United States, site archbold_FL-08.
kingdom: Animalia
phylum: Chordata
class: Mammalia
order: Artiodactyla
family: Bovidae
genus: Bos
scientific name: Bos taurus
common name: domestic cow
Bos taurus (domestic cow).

- _THE PROBLEM_
Print the listing above in its entirety, with every line exact.

- _COMPLETED TASK_
United States, site archbold_FL-08.
kingdom: Animalia
phylum: Chordata
class: Mammalia
order: Artiodactyla
family: Bovidae
genus: Bos
scientific name: Bos taurus
common name: domestic cow
Bos taurus (domestic cow).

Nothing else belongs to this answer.